Sejarah Panjang Ketidakstabilan Politik Nepal

Polisi di Nepal hadapi pedemo. Foto: BBC

Sejarah Panjang Ketidakstabilan Politik Nepal

Muhammad Reyhansyah • 10 September 2025 20:12

Kathmandu: Pengunduran diri Perdana Menteri K.P. Sharma Oli pada Selasa, 9 September 2025 di tengah gelombang protes antikorupsi kembali menjerumuskan Nepal ke dalam ketidakpastian politik.

Negara Himalaya yang terhimpit di antara Tiongkok dan India itu telah berganti 14 pemerintahan sejak 2008, tanpa satu pun mampu menuntaskan masa jabatan lima tahun penuh.

Berikut kilas balik perjalanan politik Nepal:

1951: Kejatuhan Dinasti Rana

Sebelum 1951, Nepal diperintah oleh berbagai dinasti monarki, termasuk keluarga Rana yang menempatkan jabatan perdana menteri sebagai warisan turun-temurun. Sistem ini runtuh pada 1951 setelah gerakan prodemokrasi berhasil menggulingkan Ranas dan mendirikan demokrasi parlementer.

1961–1990: Sistem Panchayat

Pada 1961, Raja Mahendra melarang partai politik dan memberlakukan sistem terpusat bernama Panchayat yang memperkuat kendali monarki.

Ketidakpuasan rakyat terhadap sistem ini memuncak pada 1990 melalui kampanye “Gerakan Rakyat” yang menuntut demokrasi multipartai. Raja Birendra akhirnya mencabut larangan partai politik dan mengakhiri era Panchayat.

1996: Perang Sipil Maois

Kelompok Maois melancarkan pemberontakan bersenjata pada 1996 dengan tujuan mengganti sistem monarki parlementer menjadi republik rakyat. Konflik yang berlangsung satu dekade itu menewaskan lebih dari 17.000 orang dan mengguncang stabilitas nasional.

2006–2015: Berakhirnya Monarki

Gelombang protes rakyat pada 2006 berujung pada penghapusan monarki pada 2008, menjadikan Nepal republik demokratis federal. Raja Gyanendra, penguasa terakhir, kini hidup sebagai warga biasa di Kathmandu. Pada 2015, Nepal meresmikan konstitusi baru sebagai landasan negara modern.
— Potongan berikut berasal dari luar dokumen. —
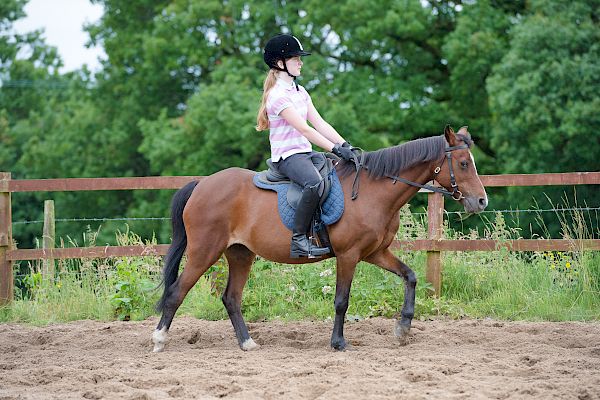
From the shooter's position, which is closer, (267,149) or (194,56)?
(267,149)

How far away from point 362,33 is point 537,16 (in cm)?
513

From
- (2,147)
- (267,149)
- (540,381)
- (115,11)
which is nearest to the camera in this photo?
(540,381)

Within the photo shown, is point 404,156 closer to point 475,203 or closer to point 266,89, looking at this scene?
point 475,203

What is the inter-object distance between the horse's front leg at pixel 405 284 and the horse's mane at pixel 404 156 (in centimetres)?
80

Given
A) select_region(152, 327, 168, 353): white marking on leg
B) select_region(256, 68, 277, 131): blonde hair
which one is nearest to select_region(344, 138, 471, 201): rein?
select_region(256, 68, 277, 131): blonde hair

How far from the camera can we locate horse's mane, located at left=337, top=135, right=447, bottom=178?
6996 mm

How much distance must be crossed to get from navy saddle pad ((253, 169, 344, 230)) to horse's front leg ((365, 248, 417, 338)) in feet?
2.18

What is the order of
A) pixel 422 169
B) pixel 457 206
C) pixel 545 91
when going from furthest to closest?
pixel 457 206
pixel 545 91
pixel 422 169

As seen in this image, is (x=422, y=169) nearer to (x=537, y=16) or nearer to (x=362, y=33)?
(x=537, y=16)

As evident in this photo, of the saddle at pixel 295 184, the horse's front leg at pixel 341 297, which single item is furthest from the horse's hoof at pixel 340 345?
the saddle at pixel 295 184

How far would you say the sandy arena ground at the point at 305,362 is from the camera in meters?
5.28

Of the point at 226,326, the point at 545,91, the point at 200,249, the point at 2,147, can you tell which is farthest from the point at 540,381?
the point at 2,147

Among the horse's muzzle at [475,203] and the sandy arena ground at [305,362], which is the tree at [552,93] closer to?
the sandy arena ground at [305,362]

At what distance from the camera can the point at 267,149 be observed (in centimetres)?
2273
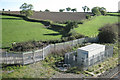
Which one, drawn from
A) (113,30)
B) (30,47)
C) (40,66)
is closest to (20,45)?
(30,47)

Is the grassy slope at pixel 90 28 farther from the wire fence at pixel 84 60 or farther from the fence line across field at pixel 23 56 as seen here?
the fence line across field at pixel 23 56

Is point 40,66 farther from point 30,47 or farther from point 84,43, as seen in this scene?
point 84,43

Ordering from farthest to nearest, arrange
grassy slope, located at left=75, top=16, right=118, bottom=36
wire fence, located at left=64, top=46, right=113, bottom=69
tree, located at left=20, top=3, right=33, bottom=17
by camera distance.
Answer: tree, located at left=20, top=3, right=33, bottom=17 < grassy slope, located at left=75, top=16, right=118, bottom=36 < wire fence, located at left=64, top=46, right=113, bottom=69

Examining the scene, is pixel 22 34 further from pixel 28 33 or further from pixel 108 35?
pixel 108 35

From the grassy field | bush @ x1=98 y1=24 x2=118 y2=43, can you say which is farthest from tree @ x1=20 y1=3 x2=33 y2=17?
bush @ x1=98 y1=24 x2=118 y2=43

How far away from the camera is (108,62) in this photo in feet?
42.3

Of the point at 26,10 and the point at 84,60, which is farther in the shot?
the point at 26,10

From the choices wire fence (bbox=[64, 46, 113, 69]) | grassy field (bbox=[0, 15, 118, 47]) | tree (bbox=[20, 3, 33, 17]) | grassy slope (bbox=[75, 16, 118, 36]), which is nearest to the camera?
wire fence (bbox=[64, 46, 113, 69])

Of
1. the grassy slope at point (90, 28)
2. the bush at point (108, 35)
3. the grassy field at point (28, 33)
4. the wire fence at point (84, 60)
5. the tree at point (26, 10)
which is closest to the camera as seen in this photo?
the wire fence at point (84, 60)

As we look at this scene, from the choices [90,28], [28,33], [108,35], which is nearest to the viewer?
[108,35]

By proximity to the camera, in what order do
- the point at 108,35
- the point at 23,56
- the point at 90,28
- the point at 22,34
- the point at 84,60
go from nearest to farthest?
the point at 84,60 < the point at 23,56 < the point at 108,35 < the point at 22,34 < the point at 90,28

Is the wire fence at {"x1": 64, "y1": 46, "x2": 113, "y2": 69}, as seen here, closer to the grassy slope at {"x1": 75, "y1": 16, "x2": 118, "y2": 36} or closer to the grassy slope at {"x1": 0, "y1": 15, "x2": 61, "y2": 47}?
the grassy slope at {"x1": 0, "y1": 15, "x2": 61, "y2": 47}

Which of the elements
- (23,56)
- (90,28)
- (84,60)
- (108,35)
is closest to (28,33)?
(23,56)

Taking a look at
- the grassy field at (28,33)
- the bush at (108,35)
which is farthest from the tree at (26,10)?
the bush at (108,35)
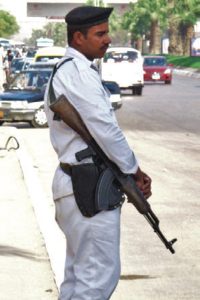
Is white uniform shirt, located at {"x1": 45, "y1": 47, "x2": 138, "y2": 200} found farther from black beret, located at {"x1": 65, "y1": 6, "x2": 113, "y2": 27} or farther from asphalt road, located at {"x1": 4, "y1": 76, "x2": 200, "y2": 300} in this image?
asphalt road, located at {"x1": 4, "y1": 76, "x2": 200, "y2": 300}

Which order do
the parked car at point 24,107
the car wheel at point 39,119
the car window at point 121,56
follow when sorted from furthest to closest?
the car window at point 121,56
the car wheel at point 39,119
the parked car at point 24,107

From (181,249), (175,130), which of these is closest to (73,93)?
(181,249)

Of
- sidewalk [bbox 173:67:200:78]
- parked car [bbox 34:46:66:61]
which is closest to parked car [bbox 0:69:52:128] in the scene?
parked car [bbox 34:46:66:61]

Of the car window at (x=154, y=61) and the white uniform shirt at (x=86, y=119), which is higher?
the white uniform shirt at (x=86, y=119)

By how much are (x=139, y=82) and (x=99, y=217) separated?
4107 centimetres

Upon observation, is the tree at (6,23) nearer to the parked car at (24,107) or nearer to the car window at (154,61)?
the car window at (154,61)

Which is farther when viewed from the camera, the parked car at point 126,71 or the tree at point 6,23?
the tree at point 6,23

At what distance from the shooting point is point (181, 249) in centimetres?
1029

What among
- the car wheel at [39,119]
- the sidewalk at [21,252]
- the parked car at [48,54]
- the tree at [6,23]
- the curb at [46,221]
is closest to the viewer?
the sidewalk at [21,252]

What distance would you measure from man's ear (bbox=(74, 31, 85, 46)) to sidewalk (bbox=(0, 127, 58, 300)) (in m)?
2.77

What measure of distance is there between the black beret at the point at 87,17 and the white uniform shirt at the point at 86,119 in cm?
15

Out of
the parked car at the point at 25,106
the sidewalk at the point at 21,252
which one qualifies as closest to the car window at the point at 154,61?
the parked car at the point at 25,106

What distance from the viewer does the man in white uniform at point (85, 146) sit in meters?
5.72

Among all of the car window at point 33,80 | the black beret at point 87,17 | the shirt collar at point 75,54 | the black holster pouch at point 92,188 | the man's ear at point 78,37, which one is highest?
the black beret at point 87,17
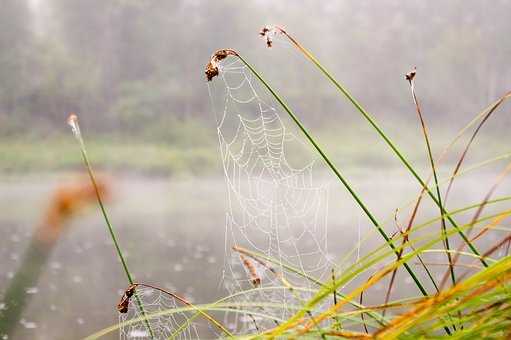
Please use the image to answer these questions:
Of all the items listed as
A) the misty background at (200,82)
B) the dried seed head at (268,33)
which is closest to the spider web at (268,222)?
the dried seed head at (268,33)

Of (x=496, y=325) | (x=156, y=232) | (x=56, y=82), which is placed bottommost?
(x=496, y=325)

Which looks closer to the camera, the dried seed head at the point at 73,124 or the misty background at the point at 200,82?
the dried seed head at the point at 73,124

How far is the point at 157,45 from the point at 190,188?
15.1 ft

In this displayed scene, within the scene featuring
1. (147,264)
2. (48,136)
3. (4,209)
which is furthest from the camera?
(48,136)

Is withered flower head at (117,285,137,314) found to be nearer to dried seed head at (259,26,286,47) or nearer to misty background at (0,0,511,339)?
dried seed head at (259,26,286,47)

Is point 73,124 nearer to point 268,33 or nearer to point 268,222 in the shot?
point 268,33

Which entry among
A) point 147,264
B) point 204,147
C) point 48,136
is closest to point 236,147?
point 204,147

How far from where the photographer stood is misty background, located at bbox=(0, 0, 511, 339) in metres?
19.4

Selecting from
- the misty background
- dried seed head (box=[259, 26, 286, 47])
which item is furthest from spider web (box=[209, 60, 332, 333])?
the misty background

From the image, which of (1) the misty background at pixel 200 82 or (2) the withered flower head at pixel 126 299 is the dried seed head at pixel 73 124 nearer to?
(2) the withered flower head at pixel 126 299

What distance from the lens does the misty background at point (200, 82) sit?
1944cm

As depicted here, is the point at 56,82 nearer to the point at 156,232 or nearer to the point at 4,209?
the point at 4,209

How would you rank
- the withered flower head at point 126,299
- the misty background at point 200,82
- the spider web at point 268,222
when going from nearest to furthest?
1. the withered flower head at point 126,299
2. the spider web at point 268,222
3. the misty background at point 200,82

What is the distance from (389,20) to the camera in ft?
73.3
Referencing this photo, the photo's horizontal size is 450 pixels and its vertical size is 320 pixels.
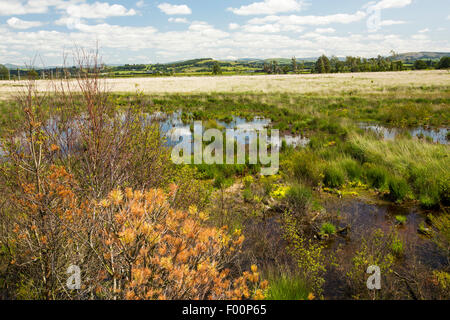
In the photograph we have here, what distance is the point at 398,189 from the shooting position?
7.51 meters

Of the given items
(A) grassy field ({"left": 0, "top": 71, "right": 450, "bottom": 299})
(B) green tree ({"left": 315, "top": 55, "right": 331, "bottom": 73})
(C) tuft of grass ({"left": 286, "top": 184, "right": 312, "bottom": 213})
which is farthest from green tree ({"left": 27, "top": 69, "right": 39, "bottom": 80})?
(B) green tree ({"left": 315, "top": 55, "right": 331, "bottom": 73})

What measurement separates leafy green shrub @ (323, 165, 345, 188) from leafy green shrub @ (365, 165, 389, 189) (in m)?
0.79

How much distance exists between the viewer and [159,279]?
2.84 m

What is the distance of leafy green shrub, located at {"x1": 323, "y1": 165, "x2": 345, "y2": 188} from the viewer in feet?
27.7

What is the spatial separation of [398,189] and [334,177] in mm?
1728

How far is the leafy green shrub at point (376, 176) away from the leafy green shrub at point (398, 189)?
0.30 meters

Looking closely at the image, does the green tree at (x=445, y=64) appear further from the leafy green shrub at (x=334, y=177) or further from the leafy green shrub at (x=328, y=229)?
the leafy green shrub at (x=328, y=229)

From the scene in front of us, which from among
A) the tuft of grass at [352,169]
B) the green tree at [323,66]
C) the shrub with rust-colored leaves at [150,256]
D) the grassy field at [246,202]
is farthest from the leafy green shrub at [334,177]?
the green tree at [323,66]

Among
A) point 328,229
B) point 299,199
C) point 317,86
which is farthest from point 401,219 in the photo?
point 317,86

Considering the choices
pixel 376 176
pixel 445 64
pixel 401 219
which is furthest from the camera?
pixel 445 64

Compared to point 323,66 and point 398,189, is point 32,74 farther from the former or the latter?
point 323,66
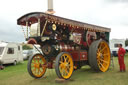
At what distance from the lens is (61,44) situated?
620cm

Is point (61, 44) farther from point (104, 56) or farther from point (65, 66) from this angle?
point (104, 56)

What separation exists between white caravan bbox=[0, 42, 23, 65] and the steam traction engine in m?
6.55

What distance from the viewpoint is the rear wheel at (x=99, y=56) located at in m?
6.56

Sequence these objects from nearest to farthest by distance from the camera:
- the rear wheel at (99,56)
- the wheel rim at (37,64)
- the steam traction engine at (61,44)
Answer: the steam traction engine at (61,44) < the wheel rim at (37,64) < the rear wheel at (99,56)

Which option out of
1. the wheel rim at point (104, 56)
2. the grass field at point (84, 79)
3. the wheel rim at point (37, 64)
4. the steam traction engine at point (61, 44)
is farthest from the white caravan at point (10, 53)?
the wheel rim at point (104, 56)

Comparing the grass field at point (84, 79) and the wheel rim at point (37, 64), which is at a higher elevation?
the wheel rim at point (37, 64)

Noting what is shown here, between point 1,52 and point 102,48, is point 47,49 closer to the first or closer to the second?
point 102,48

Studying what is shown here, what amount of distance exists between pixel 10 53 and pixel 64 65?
896 centimetres

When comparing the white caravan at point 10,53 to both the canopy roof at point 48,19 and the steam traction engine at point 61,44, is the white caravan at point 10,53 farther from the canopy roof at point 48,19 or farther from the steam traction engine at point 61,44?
the canopy roof at point 48,19

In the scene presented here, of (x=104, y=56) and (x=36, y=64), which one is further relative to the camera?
(x=104, y=56)

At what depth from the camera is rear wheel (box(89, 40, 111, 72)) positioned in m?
6.56

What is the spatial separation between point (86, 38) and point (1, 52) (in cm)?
786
2015–Kini: Era Oli dan Politik Tak Stabil

K.P. Sharma Oli pertama kali menjabat perdana menteri pada Oktober 2015, meski hanya bertahan sekitar satu tahun. Ia kembali terpilih pada 2018, 2021, dan 2024. Namun, masa kepemimpinannya kembali terhenti pada 2025 setelah gelombang protes besar-besaran menuntut pengunduran dirinya.